═════ The records ═════

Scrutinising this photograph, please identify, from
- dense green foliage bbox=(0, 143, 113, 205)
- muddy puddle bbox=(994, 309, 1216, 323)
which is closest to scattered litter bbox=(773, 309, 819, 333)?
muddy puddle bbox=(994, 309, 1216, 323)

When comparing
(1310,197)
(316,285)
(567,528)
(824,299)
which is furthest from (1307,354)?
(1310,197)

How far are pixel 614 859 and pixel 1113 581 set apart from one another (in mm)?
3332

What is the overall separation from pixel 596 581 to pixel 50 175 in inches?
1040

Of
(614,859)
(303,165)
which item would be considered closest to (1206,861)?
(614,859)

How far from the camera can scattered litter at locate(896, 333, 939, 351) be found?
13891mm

═════

■ Written task: Rescale everything from the line containing "How far from" down to the end of the data: rewrite those lines, requests included, and multiply each distance value in the answers by 0.4, rounding to the nearest whole number with halves rounded up.

■ Solution for this task:
How far from the camera can scattered litter at locate(896, 333, 939, 351) be found?
5556mm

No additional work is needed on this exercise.